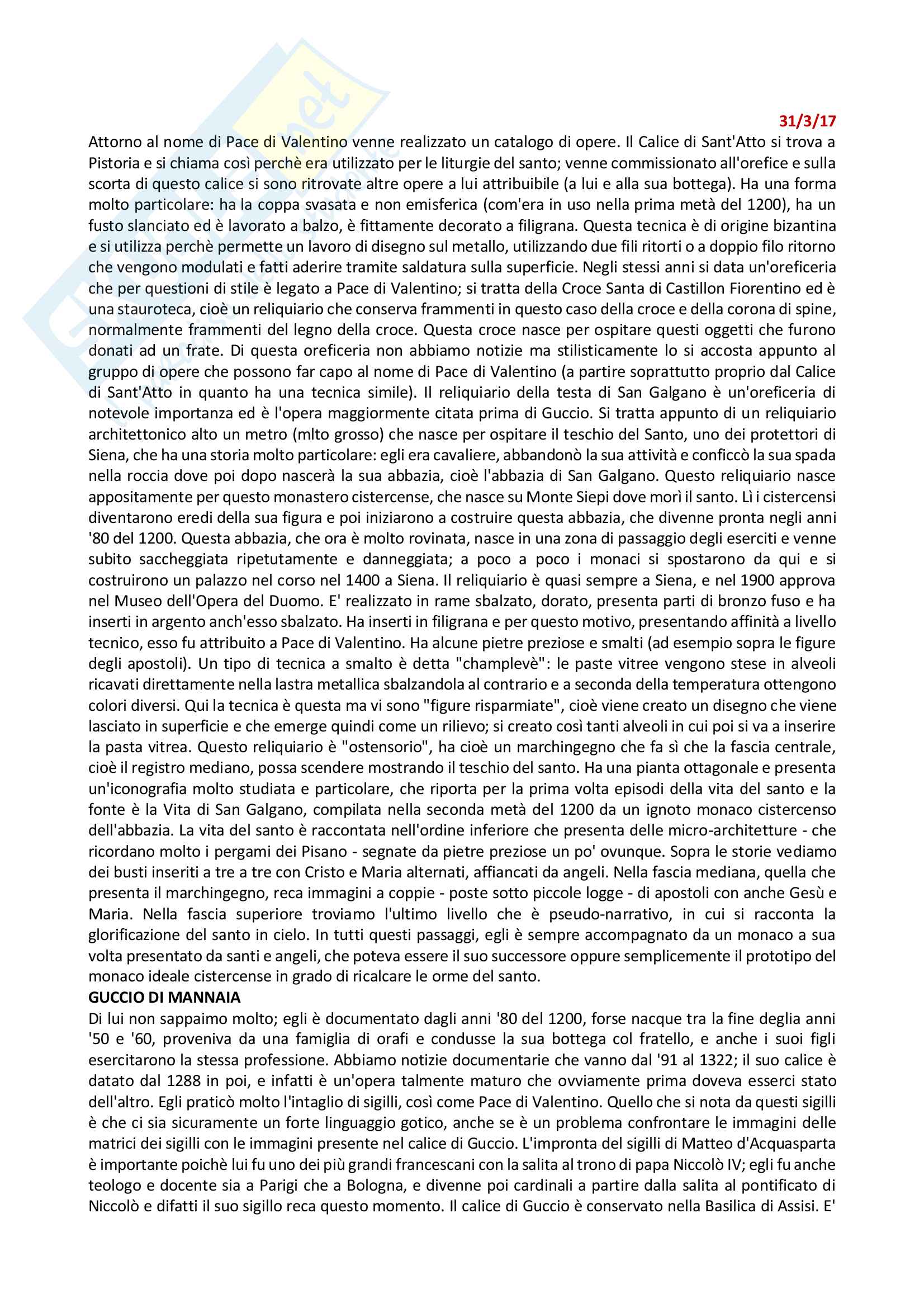 31/3/17

Attorno al nome di Pace di Valentino venne realizzato un catalogo di opere. Il Calice di Sant'Atto si trova a Pistoria e si chiama così perchè era utilizzato per le liturgie del santo; venne commissionato all'orefice e sulla scorta di questo calice si sono ritrovate altre opere a lui attribuibile (a lui e alla sua bottega). Ha una forma molto particolare: ha la coppa svasata e non emisferica (com'era in uso nella prima metà del 1200), ha un fusto slanciato ed è lavorato a balzo, è fittamente decorato a filigrana. Questa tecnica è di origine bizantina e si utilizza perchè permette un lavoro di disegno sul metallo, utilizzando due fili ritorti o a doppio filo ritorno che vengono modulati e fatti aderire tramite saldatura sulla superficie. Negli stessi anni si data un'oreficeria che per questioni di stile è legato a Pace di Valentino; si tratta della Croce Santa di Castillon Fiorentino ed è una stauroteca, cioè un reliquiario che conserva frammenti in questo caso della croce e della corona di spine, normalmente frammenti del legno della croce. Questa croce nasce per ospitare questi oggetti che furono donati ad un frate. Di questa oreficeria non abbiamo notizie ma stilisticamente lo si accosta appunto al gruppo di opere che possono far capo al nome di Pace di Valentino (a partire soprattutto proprio dal Calice di Sant'Atto in quanto ha una tecnica simile). Il reliquiario della testa di San Galgano è un'oreficeria di notevole importanza ed è l'opera maggiormente citata prima di Guccio. Si tratta appunto di un reliquiario architettonico alto un metro (mlto grosso) che nasce per ospitare il teschio del Santo, uno dei protettori di Siena, che ha una storia molto particolare: egli era cavaliere, abbandonò la sua attività e conficcò la sua spada nella roccia dove poi dopo nascerà la sua abbazia, cioè l'abbazia di San Galgano. Questo reliquiario nasce appositamente per questo monastero cistercense, che nasce su Monte Siepi dove morì il santo. Lì i cistercensi diventarono eredi della sua figura e poi iniziarono a costruire questa abbazia, che divenne pronta negli anni '80 del 1200. Questa abbazia, che ora è molto rovinata, nasce in una zona di passaggio degli eserciti e venne subito saccheggiata ripetutamente e danneggiata; a poco a poco i monaci si spostarono da qui e si costruirono un palazzo nel corso nel 1400 a Siena. Il reliquiario è quasi sempre a Siena, e nel 1900 approva nel Museo dell'Opera del Duomo. E' realizzato in rame sbalzato, dorato, presenta parti di bronzo fuso e ha inserti in argento anch'esso sbalzato. Ha inserti in filigrana e per questo motivo, presentando affinità a livello tecnico, esso fu attribuito a Pace di Valentino. Ha alcune pietre preziose e smalti (ad esempio sopra le figure degli apostoli). Un tipo di tecnica a smalto è detta "champlevè": le paste vitree vengono stese in alveoli ricavati direttamente nella lastra metallica sbalzandola al contrario e a seconda della temperatura ottengono colori diversi. Qui la tecnica è questa ma vi sono "figure risparmiate", cioè viene creato un disegno che viene lasciato in superficie e che emerge quindi come un rilievo; si creato così tanti alveoli in cui poi si va a inserire la pasta vitrea. Questo reliquiario è "ostensorio", ha cioè un marchingegno che fa sì che la fascia centrale, cioè il registro mediano, possa scendere mostrando il teschio del santo. Ha una pianta ottagonale e presenta un'iconografia molto studiata e particolare, che riporta per la prima volta episodi della vita del santo e la fonte è la Vita di San Galgano, compilata nella seconda metà del 1200 da un ignoto monaco cistercenso dell'abbazia. La vita del santo è raccontata nell'ordine inferiore che presenta delle micro-architetture - che ricordano molto i pergami dei Pisano - segnate da pietre preziose un po' ovunque. Sopra le storie vediamo dei busti inseriti a tre a tre con Cristo e Maria alternati, affiancati da angeli. Nella fascia mediana, quella che presenta il marchingegno, reca immagini a coppie - poste sotto piccole logge - di apostoli con anche Gesù e Maria. Nella fascia superiore troviamo l'ultimo livello che è pseudo-narrativo, in cui si racconta la glorificazione del santo in cielo. In tutti questi passaggi, egli è sempre accompagnato da un monaco a sua volta presentato da santi e angeli, che poteva essere il suo successore oppure semplicemente il prototipo del monaco ideale cistercense in grado di ricalcare le orme del santo.
GUCCIO DI MANNAIA
Di lui non sappaimo molto; egli è documentato dagli anni '80 del 1200, forse nacque tra la fine deglia anni '50 e '60, proveniva da una famiglia di orafi e condusse la sua bottega col fratello, e anche i suoi figli esercitarono la stessa professione. Abbiamo notizie documentarie che vanno dal '91 al 1322; il suo calice è datato dal 1288 in poi, e infatti è un'opera talmente maturo che ovviamente prima doveva esserci stato dell'altro. Egli praticò molto l'intaglio di sigilli, così come Pace di Valentino. Quello che si nota da questi sigilli è che ci sia sicuramente un forte linguaggio gotico, anche se è un problema confrontare le immagini delle matrici dei sigilli con le immagini presente nel calice di Guccio. L'impronta del sigilli di Matteo d'Acquasparta è importante poichè lui fu uno dei più grandi francescani con la salita al trono di papa Niccolò IV; egli fu anche teologo e docente sia a Parigi che a Bologna, e divenne poi cardinali a partire dalla salita al pontificato di Niccolò e difatti il suo sigillo reca questo momento. Il calice di Guccio è conservato nella Basilica di Assisi. E'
════════
(Assignment):
Without altering anything, output all the lines above but none of the images.

(Answer space):
 31/3/17

Attorno al nome di Pace di Valentino venne realizzato un catalogo di opere. Il Calice di Sant'Atto si trova a Pistoria e si chiama così perchè era utilizzato per le liturgie del santo; venne commissionato all'orefice e sulla scorta di questo calice si sono ritrovate altre opere a lui attribuibile (a lui e alla sua bottega). Ha una forma molto particolare: ha la coppa svasata e non emisferica (com'era in uso nella prima metà del 1200), ha un fusto slanciato ed è lavorato a balzo, è fittamente decorato a filigrana. Questa tecnica è di origine bizantina e si utilizza perchè permette un lavoro di disegno sul metallo, utilizzando due fili ritorti o a doppio filo ritorno che vengono modulati e fatti aderire tramite saldatura sulla superficie. Negli stessi anni si data un'oreficeria che per questioni di stile è legato a Pace di Valentino; si tratta della Croce Santa di Castillon Fiorentino ed è una stauroteca, cioè un reliquiario che conserva frammenti in questo caso della croce e della corona di spine, normalmente frammenti del legno della croce. Questa croce nasce per ospitare questi oggetti che furono donati ad un frate. Di questa oreficeria non abbiamo notizie ma stilisticamente lo si accosta appunto al gruppo di opere che possono far capo al nome di Pace di Valentino (a partire soprattutto proprio dal Calice di Sant'Atto in quanto ha una tecnica simile). Il reliquiario della testa di San Galgano è un'oreficeria di notevole importanza ed è l'opera maggiormente citata prima di Guccio. Si tratta appunto di un reliquiario architettonico alto un metro (mlto grosso) che nasce per ospitare il teschio del Santo, uno dei protettori di Siena, che ha una storia molto particolare: egli era cavaliere, abbandonò la sua attività e conficcò la sua spada nella roccia dove poi dopo nascerà la sua abbazia, cioè l'abbazia di San Galgano. Questo reliquiario nasce appositamente per questo monastero cistercense, che nasce su Monte Siepi dove morì il santo. Lì i cistercensi diventarono eredi della sua figura e poi iniziarono a costruire questa abbazia, che divenne pronta negli anni '80 del 1200. Questa abbazia, che ora è molto rovinata, nasce in una zona di passaggio degli eserciti e venne subito saccheggiata ripetutamente e danneggiata; a poco a poco i monaci si spostarono da qui e si costruirono un palazzo nel corso nel 1400 a Siena. Il reliquiario è quasi sempre a Siena, e nel 1900 approva nel Museo dell'Opera del Duomo. E' realizzato in rame sbalzato, dorato, presenta parti di bronzo fuso e ha inserti in argento anch'esso sbalzato. Ha inserti in filigrana e per questo motivo, presentando affinità a livello tecnico, esso fu attribuito a Pace di Valentino. Ha alcune pietre preziose e smalti (ad esempio sopra le figure degli apostoli). Un tipo di tecnica a smalto è detta "champlevè": le paste vitree vengono stese in alveoli ricavati direttamente nella lastra metallica sbalzandola al contrario e a seconda della temperatura ottengono colori diversi. Qui la tecnica è questa ma vi sono "figure risparmiate", cioè viene creato un disegno che viene lasciato in superficie e che emerge quindi come un rilievo; si creato così tanti alveoli in cui poi si va a inserire la pasta vitrea. Questo reliquiario è "ostensorio", ha cioè un marchingegno che fa sì che la fascia centrale, cioè il registro mediano, possa scendere mostrando il teschio del santo. Ha una pianta ottagonale e presenta un'iconografia molto studiata e particolare, che riporta per la prima volta episodi della vita del santo e la fonte è la Vita di San Galgano, compilata nella seconda metà del 1200 da un ignoto monaco cistercenso dell'abbazia. La vita del santo è raccontata nell'ordine inferiore che presenta delle micro-architetture - che ricordano molto i pergami dei Pisano - segnate da pietre preziose un po' ovunque. Sopra le storie vediamo dei busti inseriti a tre a tre con Cristo e Maria alternati, affiancati da angeli. Nella fascia mediana, quella che presenta il marchingegno, reca immagini a coppie - poste sotto piccole logge - di apostoli con anche Gesù e Maria. Nella fascia superiore troviamo l'ultimo livello che è pseudo-narrativo, in cui si racconta la glorificazione del santo in cielo. In tutti questi passaggi, egli è sempre accompagnato da un monaco a sua volta presentato da santi e angeli, che poteva essere il suo successore oppure semplicemente il prototipo del monaco ideale cistercense in grado di ricalcare le orme del santo.
GUCCIO DI MANNAIA
Di lui non sappaimo molto; egli è documentato dagli anni '80 del 1200, forse nacque tra la fine deglia anni '50 e '60, proveniva da una famiglia di orafi e condusse la sua bottega col fratello, e anche i suoi figli esercitarono la stessa professione. Abbiamo notizie documentarie che vanno dal '91 al 1322; il suo calice è datato dal 1288 in poi, e infatti è un'opera talmente maturo che ovviamente prima doveva esserci stato dell'altro. Egli praticò molto l'intaglio di sigilli, così come Pace di Valentino. Quello che si nota da questi sigilli è che ci sia sicuramente un forte linguaggio gotico, anche se è un problema confrontare le immagini delle matrici dei sigilli con le immagini presente nel calice di Guccio. L'impronta del sigilli di Matteo d'Acquasparta è importante poichè lui fu uno dei più grandi francescani con la salita al trono di papa Niccolò IV; egli fu anche teologo e docente sia a Parigi che a Bologna, e divenne poi cardinali a partire dalla salita al pontificato di Niccolò e difatti il suo sigillo reca questo momento. Il calice di Guccio è conservato nella Basilica di Assisi. E'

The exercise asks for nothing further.